1. Based on the readings, the Constitution was primarily written by and for the wealthy elite class of early American society, including large landowners, merchants, bankers, and other men of property and means. This group, described as “gentlemen,” were creditors interested in protecting their possessions and economic interests. Examples include wealthy men who owned vast land grants and estates and merchants and bankers controlling commerce and industry. In contrast, the class excluded from participating in the constitutional process encompassed small farmers, artisans, tenants, laborers, indentured servants, women, African Americans (both enslaved and free), Native Americans, and white males without sufficient property. One of the main reasons why these working-class poor people could not be a part of writing the Constitution is that they didn’t have the privilege to take four months off of work to go to Philadelphia. So, “The debate between haves and have-nots never took place.”
2. The social class structure of early US society appears to have been more stark and rigid compared to today. However, there are noticeable similarities between early US society and today’s US society regarding social class structure.

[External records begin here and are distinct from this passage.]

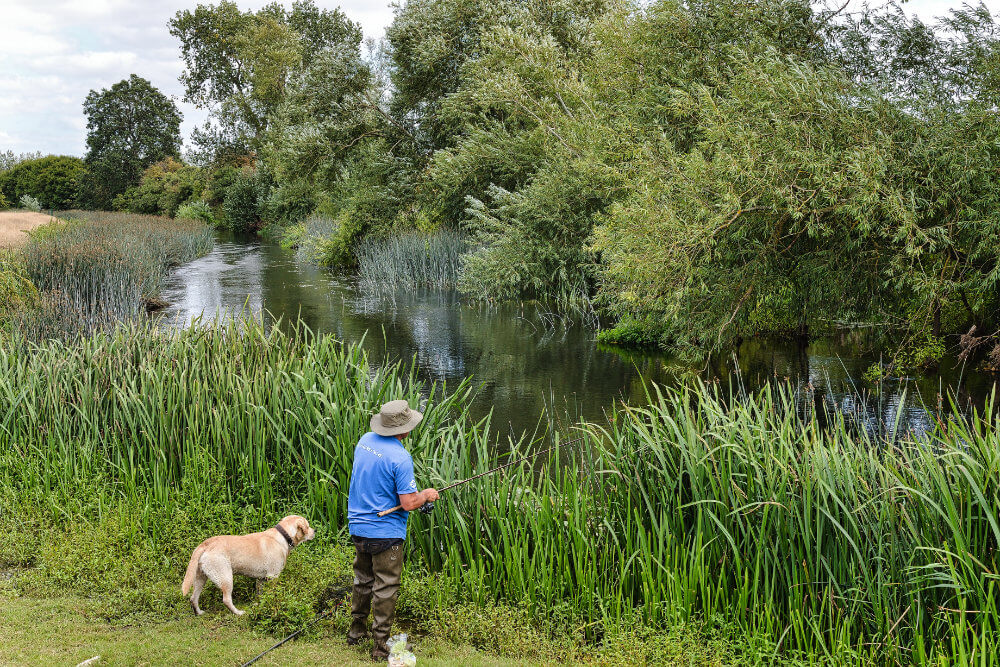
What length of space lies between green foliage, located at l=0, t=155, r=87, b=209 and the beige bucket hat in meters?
66.8

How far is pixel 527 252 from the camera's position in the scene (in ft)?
62.2

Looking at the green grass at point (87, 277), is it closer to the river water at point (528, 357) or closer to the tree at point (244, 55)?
the river water at point (528, 357)

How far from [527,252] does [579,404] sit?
810 cm

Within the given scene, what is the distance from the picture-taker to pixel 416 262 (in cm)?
2409

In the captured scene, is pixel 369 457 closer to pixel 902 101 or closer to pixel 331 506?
pixel 331 506

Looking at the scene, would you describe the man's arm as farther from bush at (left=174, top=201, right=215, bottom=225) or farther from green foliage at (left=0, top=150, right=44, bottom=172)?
green foliage at (left=0, top=150, right=44, bottom=172)

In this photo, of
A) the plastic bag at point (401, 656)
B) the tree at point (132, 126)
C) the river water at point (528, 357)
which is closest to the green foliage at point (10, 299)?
the river water at point (528, 357)

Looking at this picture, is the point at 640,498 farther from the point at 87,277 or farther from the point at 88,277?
the point at 88,277

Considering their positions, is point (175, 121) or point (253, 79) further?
point (175, 121)

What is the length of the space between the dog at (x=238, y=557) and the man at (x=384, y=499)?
69cm

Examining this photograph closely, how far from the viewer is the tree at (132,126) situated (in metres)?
64.9

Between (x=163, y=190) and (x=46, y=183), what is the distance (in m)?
13.2

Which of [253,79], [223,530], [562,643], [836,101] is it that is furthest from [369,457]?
[253,79]

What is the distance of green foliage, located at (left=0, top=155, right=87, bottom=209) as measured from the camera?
62.5 meters
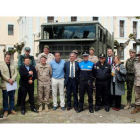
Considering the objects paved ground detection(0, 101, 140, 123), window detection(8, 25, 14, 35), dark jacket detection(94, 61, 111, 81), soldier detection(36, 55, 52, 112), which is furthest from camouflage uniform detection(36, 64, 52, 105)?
window detection(8, 25, 14, 35)

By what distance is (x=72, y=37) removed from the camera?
9602 mm

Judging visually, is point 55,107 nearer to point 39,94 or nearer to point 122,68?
point 39,94

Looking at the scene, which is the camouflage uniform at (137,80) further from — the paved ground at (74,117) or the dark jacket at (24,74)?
the dark jacket at (24,74)

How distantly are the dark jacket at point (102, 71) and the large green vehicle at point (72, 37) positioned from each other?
2.40 metres

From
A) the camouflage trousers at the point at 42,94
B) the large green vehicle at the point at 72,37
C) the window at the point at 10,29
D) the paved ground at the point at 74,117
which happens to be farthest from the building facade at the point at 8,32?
the paved ground at the point at 74,117

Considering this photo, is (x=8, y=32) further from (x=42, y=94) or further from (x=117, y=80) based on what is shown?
(x=117, y=80)

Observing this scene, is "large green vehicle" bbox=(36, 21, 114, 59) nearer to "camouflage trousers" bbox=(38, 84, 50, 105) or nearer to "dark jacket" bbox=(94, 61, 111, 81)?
"dark jacket" bbox=(94, 61, 111, 81)

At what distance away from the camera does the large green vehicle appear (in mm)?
9453

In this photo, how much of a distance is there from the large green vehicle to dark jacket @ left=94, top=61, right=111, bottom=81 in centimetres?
240

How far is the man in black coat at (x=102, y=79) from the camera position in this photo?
695 centimetres

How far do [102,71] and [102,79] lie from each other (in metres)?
0.25

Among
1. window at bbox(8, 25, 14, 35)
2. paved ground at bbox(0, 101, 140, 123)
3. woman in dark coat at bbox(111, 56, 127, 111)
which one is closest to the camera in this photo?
paved ground at bbox(0, 101, 140, 123)

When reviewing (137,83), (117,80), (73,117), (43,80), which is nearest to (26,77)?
(43,80)

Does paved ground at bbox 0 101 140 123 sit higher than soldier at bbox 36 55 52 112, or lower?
lower
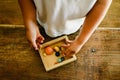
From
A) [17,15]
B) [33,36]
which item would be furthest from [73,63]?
[17,15]

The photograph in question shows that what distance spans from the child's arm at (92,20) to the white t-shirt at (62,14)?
24 mm

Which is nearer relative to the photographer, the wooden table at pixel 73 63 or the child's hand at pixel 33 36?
the child's hand at pixel 33 36

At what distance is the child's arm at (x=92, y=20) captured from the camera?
1.03m

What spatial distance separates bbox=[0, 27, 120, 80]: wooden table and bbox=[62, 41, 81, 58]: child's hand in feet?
0.28

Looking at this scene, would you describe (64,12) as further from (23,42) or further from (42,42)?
(23,42)

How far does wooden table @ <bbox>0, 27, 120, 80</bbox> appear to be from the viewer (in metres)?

Reading 5.1 shows that “By 1700, three-fourths of the acreage in New York belonged to fewer than a dozen persons. In the interior of Virginia, seven individuals owned over 1.7 million acres. By 1760, fewer than five hundred men in five colonial cities controlled
most of the commerce, shipping, banking, mining, and manufacturing on the eastern seaboard.” A similar situation can still be witnessed in our society. If we compare this with reading 5.2 from last week where it says, “The top 1 percent own between 40 and 50 percent of the nation’s total wealth (stocks, bonds, investment funds, land, natural resources, business assets, and so on), more than the combined wealth of the bottom 90 percent. True, about 40 percent of families own some stocks or bonds, but almost all have investments of less than $2,000. Considering their debts and mortgages, 90 percent of American families have little or no net assets.” Indeed, society has improved today compared to the early US in terms of equal rights, slavery, and property requirements for voting. But it is also true that even today, the wealthy class possesses the power to influence politics to maintain their status and wealth and create more opportunities for themselves where most Americans suffer to meet necessities. Based on that, I would say that, for the most part, the social class structure of early United States society was the same as ours today.

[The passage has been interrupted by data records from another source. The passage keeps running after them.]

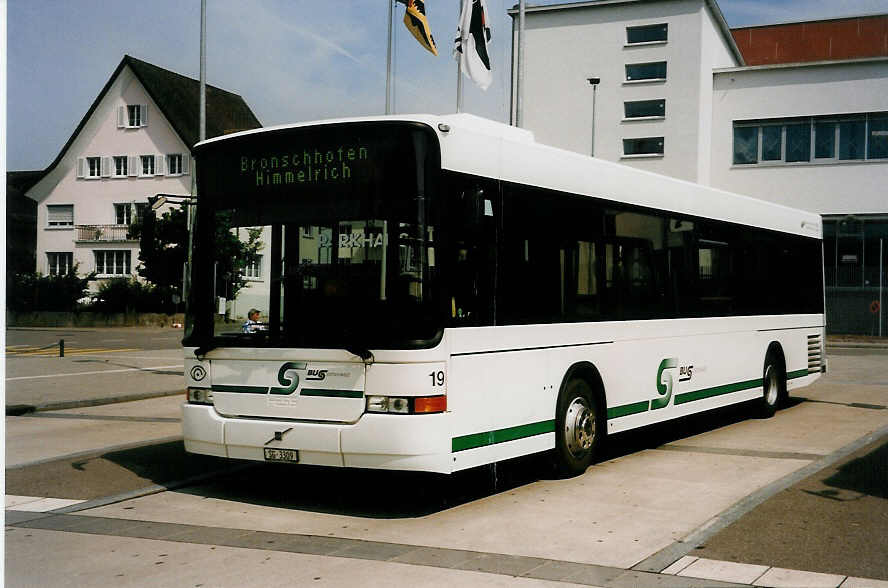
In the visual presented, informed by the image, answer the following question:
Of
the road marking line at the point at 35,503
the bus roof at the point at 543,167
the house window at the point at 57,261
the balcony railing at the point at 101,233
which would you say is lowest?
the road marking line at the point at 35,503

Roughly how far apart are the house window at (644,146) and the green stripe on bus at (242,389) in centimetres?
4511

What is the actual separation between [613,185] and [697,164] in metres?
40.4

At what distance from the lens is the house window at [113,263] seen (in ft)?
210

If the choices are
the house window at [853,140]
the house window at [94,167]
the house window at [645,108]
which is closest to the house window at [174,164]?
the house window at [94,167]

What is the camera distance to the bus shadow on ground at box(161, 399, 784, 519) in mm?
8672

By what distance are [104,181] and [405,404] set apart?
61.7 metres

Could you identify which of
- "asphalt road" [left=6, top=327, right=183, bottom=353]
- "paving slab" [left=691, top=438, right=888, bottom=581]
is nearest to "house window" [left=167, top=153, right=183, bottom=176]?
"asphalt road" [left=6, top=327, right=183, bottom=353]

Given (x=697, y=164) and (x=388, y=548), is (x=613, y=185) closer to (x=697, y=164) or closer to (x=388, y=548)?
(x=388, y=548)

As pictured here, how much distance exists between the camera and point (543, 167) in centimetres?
963

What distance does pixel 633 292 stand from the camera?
36.3ft

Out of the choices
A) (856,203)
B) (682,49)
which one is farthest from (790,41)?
(856,203)

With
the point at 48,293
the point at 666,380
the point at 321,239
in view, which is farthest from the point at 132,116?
the point at 321,239

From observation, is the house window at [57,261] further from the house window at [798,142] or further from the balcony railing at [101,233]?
the house window at [798,142]

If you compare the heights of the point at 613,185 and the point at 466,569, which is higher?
the point at 613,185
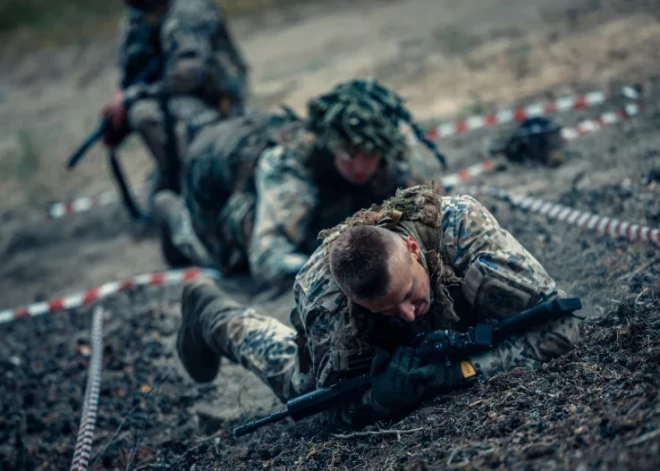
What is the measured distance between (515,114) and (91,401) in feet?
16.6

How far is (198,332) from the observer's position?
4.49m

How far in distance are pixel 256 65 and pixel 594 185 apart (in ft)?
23.8

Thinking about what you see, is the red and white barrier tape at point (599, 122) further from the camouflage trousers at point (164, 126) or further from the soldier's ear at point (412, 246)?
the soldier's ear at point (412, 246)

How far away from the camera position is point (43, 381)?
18.3ft

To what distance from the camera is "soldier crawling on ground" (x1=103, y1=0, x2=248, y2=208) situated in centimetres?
767

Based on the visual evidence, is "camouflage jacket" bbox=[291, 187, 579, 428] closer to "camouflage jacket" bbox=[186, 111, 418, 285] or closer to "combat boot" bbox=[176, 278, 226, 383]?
"combat boot" bbox=[176, 278, 226, 383]

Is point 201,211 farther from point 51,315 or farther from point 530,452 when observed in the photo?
point 530,452

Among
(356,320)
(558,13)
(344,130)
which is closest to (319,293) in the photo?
(356,320)

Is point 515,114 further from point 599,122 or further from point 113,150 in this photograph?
point 113,150

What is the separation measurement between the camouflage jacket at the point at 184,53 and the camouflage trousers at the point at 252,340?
3.67 meters

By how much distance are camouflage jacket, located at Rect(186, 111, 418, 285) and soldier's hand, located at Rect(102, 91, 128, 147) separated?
2.22 metres

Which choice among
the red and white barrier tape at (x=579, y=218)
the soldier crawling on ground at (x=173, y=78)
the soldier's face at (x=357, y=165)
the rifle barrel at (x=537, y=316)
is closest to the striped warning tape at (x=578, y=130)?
the red and white barrier tape at (x=579, y=218)

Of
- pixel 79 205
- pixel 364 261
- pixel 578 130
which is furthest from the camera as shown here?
pixel 79 205

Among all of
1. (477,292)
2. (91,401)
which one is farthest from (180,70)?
(477,292)
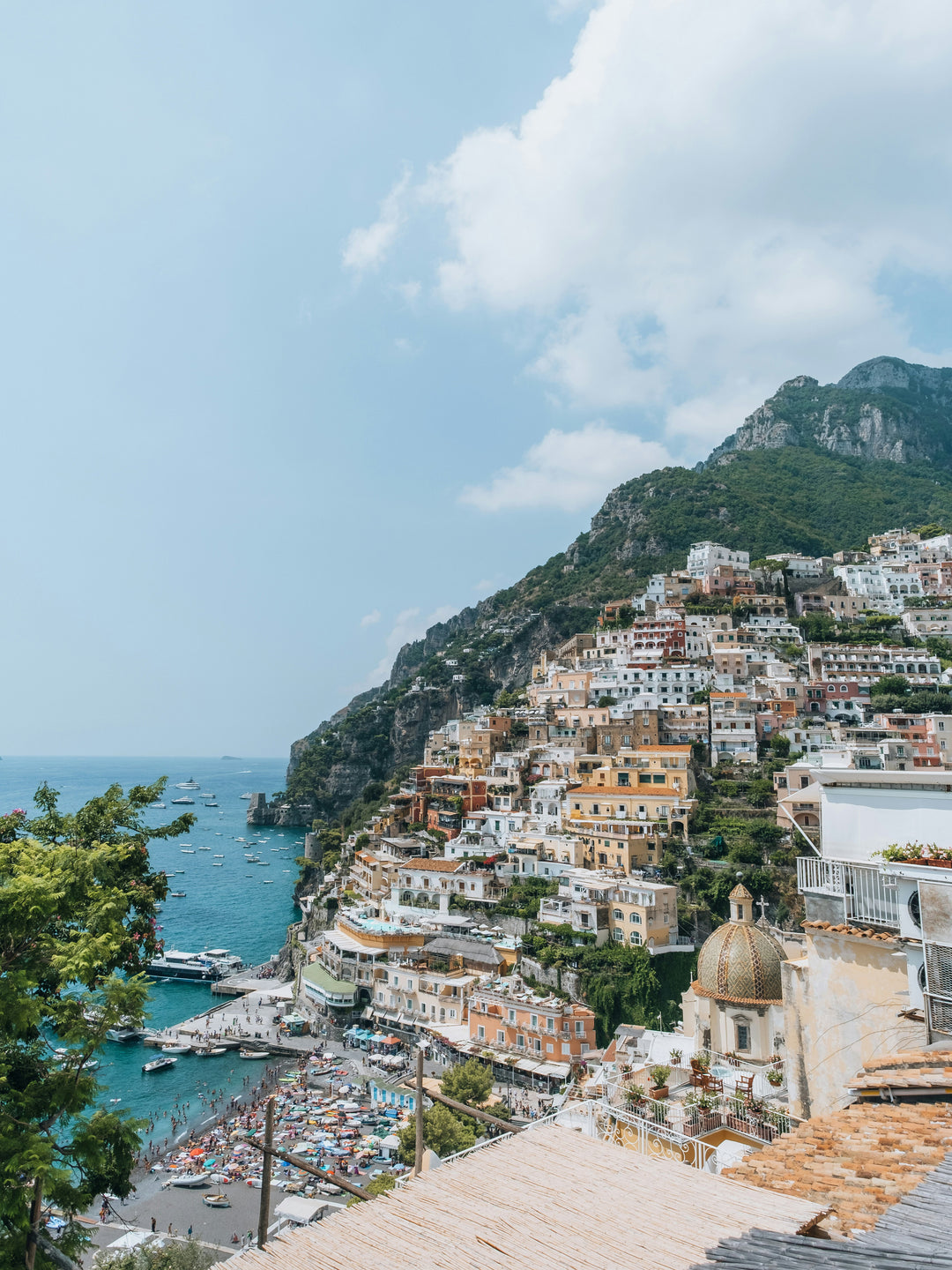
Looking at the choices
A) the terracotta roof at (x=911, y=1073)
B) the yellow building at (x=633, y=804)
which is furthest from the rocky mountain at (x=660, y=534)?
the terracotta roof at (x=911, y=1073)

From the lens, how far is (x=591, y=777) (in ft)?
182

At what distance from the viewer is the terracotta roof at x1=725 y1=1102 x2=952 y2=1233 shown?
18.2 feet

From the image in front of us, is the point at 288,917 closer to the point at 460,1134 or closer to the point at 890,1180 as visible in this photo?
the point at 460,1134

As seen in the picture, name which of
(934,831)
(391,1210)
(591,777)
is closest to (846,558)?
(591,777)

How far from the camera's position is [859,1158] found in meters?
6.20

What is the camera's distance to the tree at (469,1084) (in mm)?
30859

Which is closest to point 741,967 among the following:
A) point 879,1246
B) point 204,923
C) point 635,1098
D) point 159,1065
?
point 635,1098

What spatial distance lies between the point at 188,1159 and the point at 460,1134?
11845 mm

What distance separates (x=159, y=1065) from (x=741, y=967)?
32.6 metres

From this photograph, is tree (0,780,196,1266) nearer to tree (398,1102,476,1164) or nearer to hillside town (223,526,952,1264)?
hillside town (223,526,952,1264)

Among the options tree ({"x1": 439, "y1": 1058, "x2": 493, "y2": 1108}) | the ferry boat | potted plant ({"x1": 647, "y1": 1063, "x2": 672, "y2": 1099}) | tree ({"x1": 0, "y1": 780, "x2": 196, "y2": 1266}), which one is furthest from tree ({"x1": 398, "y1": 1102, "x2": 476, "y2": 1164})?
the ferry boat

3. The framers of the Constitution deeply feared democracy, primarily due to their concerns about protecting the interests of the wealthy class from the demands of the poorer majority. This is evident in James Madison’s writings in Federalist No. 10, where he states that “the most common and durable source of faction has been the various and unequal distribution of property.” Madison and his peers were worried about how to “secure the public good and private rights against the danger of such a faction, and at the same time preserve the spirit and form of popular government.” The readings argue that their fear of democracy was fundamentally rooted in class interests. They deliberately designed a system to protect their property and economic privileges from potential redistribution or debt relief measures that a truly democratic system might enact. Their goal was to maintain the existing social and economic hierarchy while providing just enough of the appearance of popular governance to secure legitimacy.